===== Dataset excerpt
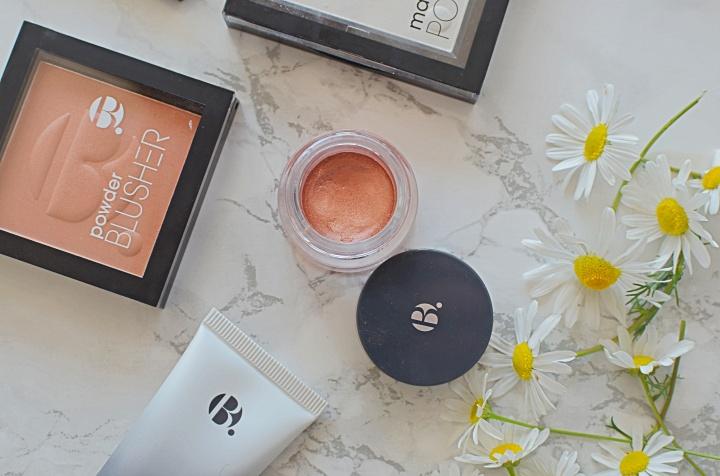 B Makeup Range 1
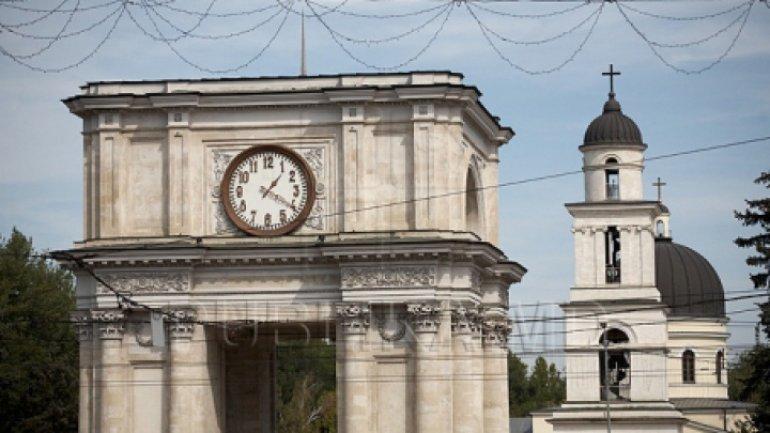 Longest day in Moldova, clock went back last night
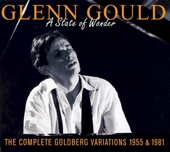 A state of wonder : the complete Goldberg variations 1955 & 1981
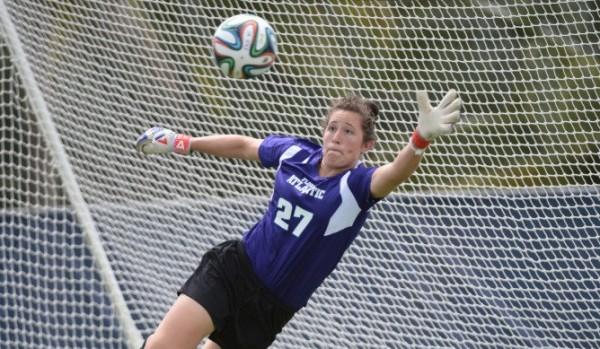 fau florida atlantic university womens soccer vs ju jacksonville university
==========
### What to produce
Copy out all of the material exactly as written, without its pictures.

### Expected answer
 B Makeup Range 1
 Longest day in Moldova, clock went back last night
 A state of wonder : the complete Goldberg variations 1955 & 1981
 fau florida atlantic university womens soccer vs ju jacksonville university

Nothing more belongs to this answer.